Но с тех пор, как пришедшие к власти «демократы» вернули Петровское название, говорю и пишу «Ленинград».)
Но тем не менее он ни при каких обстоятельствах даже на словах не примыкал к осознанной оппозиции власти.
Как не мог примыкать нормальный человек, наделенный умом и талантом, занимающийся любимым делом, достигший в Советской стране служебного положения, имевшего доцентский оклад в размере 320 рублей (при зарплате рядового инженера – 120). К тому же не вынужденный решать жилищные проблемы за свой счет, получивший от университета квартиру с «прибавкой» к норме площади в размере 18 м2 – для рабочего кабинета, какие были положены при советской власти научным и творческим работникам.
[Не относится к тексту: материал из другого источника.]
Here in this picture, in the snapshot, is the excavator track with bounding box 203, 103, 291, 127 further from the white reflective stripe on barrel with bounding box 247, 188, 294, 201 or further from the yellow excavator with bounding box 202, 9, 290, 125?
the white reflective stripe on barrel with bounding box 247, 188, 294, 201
(Я и сам, вернувшись в Уфу кандидатом наук, успел пожить при 18-метровой льготе ЖКУ; правда, доцентом стал уже во времена, когда интеллектуальный труд в постперестроечной России потерял свою оплаченную востребованность.)
Но все это: и звание доцента, и дополнительная жилплощадь – пришли к Владимирову в будущем.
А в 1941 году, двенадцатилетний, он жил в мрачном доме на Васильевском острове.
Эвакуироваться Денис Артемьевич не стал.
Причин тому я тоже не знаю. Возможно, ехать было некуда (хотя кому из тех, кто маялся по Ташкентам и Уфам, было «куда»?).
На протяжении десятилетий муссировалась тема о том, что «истинные ленинградцы, влюбленные в свой город, не могли бросить его в тяжелую годину».
(Правда, «година» по-украински означает на «год», а всего лишь «минуту».)
В этот пропагандистскую ложь я тоже не верю; лишь одурманенные коммунистическим духом люди могли обгаженные собаками углы дворовых «колодцев» и гранит Петропавловской крепости – главной тюрьмы России – ставить выше собственных, единственных и невозвратимых жизней. А семья Владимировых не принадлежала к социуму умственных рабов.